A pintura de Alice Vinagre carrega aspectos da “nova pintura no Brasil”, aquela surgida na década de 1980, a chamada Geração 80, cuja movimentação fez a pintura renascer no país. Esse grupo ousava, entendia a pintura como algo que ia além das telas, se expandia. Buscavam outros materiais, suportes distintos, novos formatos e dimensões. Alice não fez diferente: apesar de também fazer uso de diferentes meios e linguagens em sua produção, tais como desenho, fotografia, instalação e vídeo, foi pela pintura e suas maneiras e formas de expansão que a artista se interessou com maior dedicação. Seus trabalhos transitam entre o figurativo e o abstrato, evocando elementos de memórias pes soais e arquetípicas. Eles trazem a presença da palavra, a força de construção de “mensagens” que subvertem o status quo.

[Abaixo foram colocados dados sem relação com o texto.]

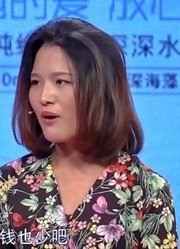 23岁小伙不思进取，不努力学习准备考试，竟让女友给自己发答案！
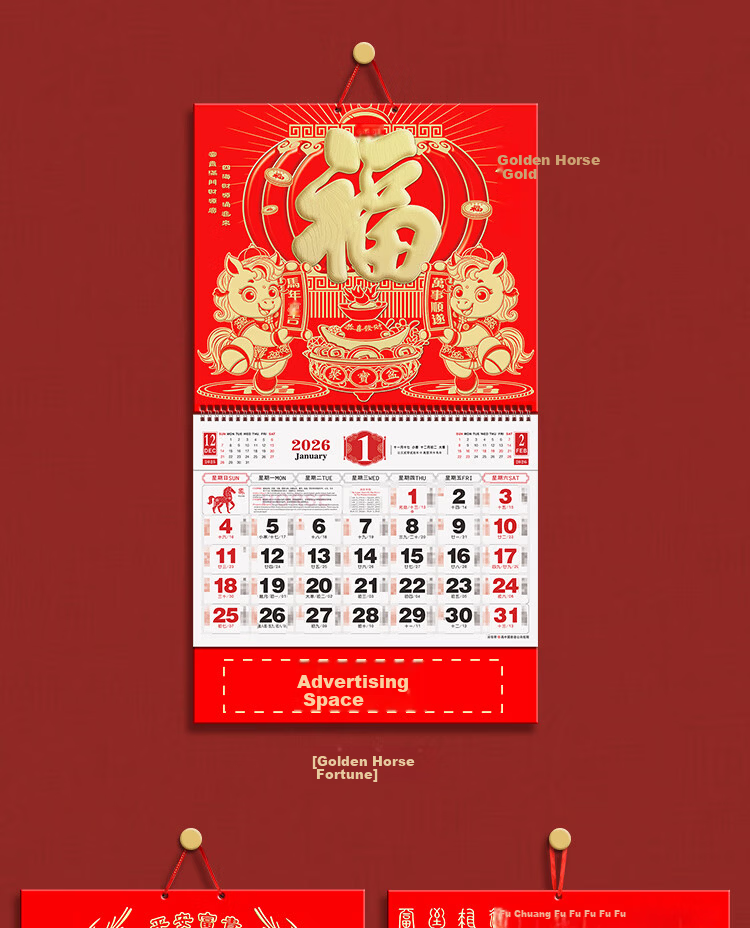 Platinum Lady 2026 Wall Calendar Home Hanging Year of the Horse Decorative Auspicious Date Lantern Blessing Character Monthly Tear-Off Perpetual Almanac Traditional Chinese Calendar [Large Six-Open] H 7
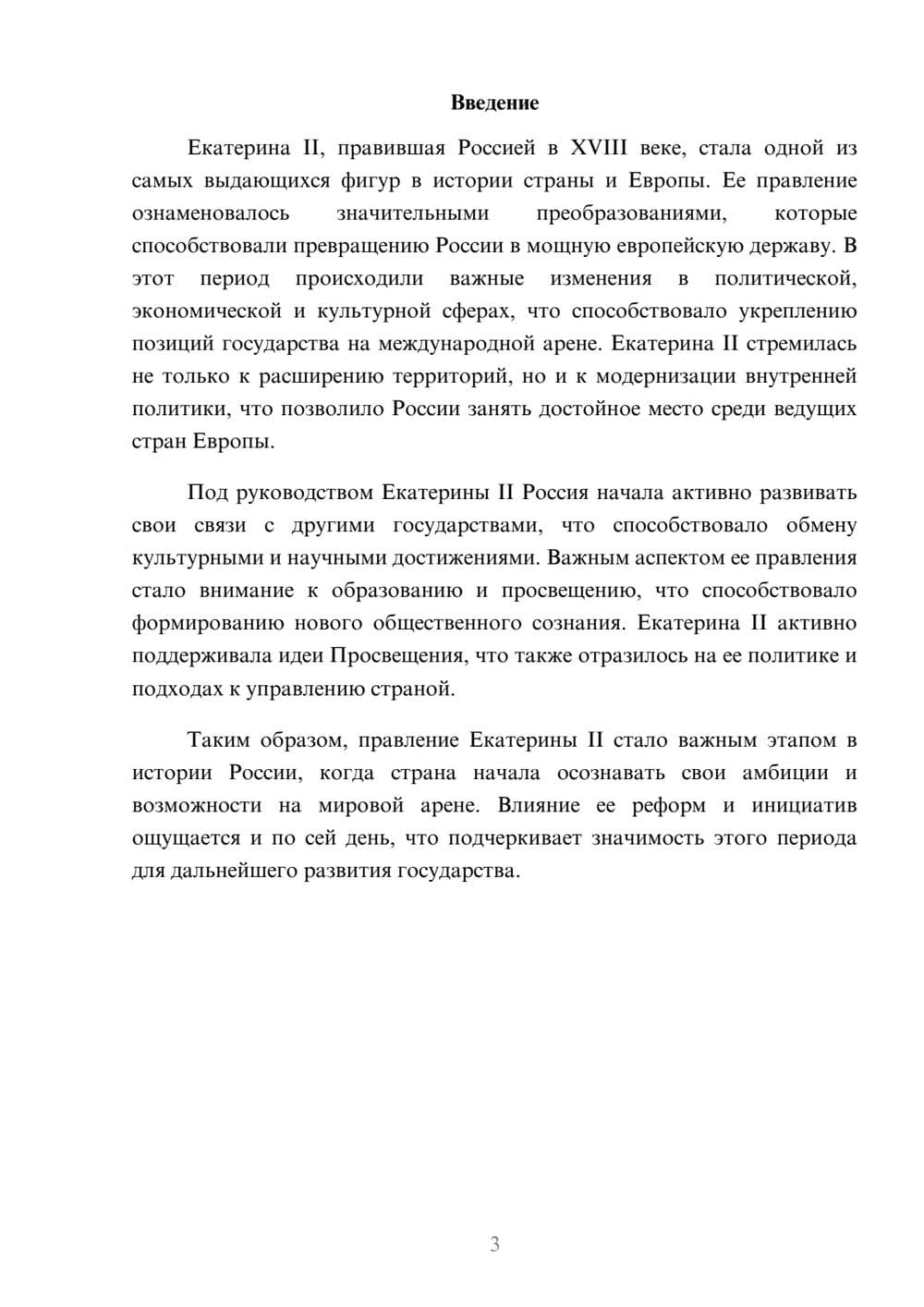 Предпросмотр реферата 3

Para o curador, Alice é um dos grandes nomes dessa geração de pintores brasileiros, mas que só não teve uma maior projeção por desenvolver seu trabalho fora do eixo Rio-São Paulo. “Seu trabalho é bastante singular, tem uma potência enorme. Expande a pintura, novos formatos, uma preocupação com a construção, com questões arquitetônicas. Sua pintura compartilha um lado onírico e outro telúrico”, diz Adolfo.

Na mostra, será possível perceber as nuances de seus processos, quando, na década de 1990, por exemplo, aparece uma expressividade mais rude e passam a incluir a palavra e os símbolos gráficos como elementos constitutivos da obra. Surgem as imagens de jovens e pulsantes mulheres misturadas a palavras, ditos e enunciados provocativos e poéticos e, em alguns trabalhos, o uso da colagem marcava o campo de tensão da pintura. A questão do feminino é algo que, de fato, perpassa seu trabalho desde o início, mas como bem coloca ela: “Sempre esteve presente, não como uma bandeira, mas como uma exalação, algo que se vive”.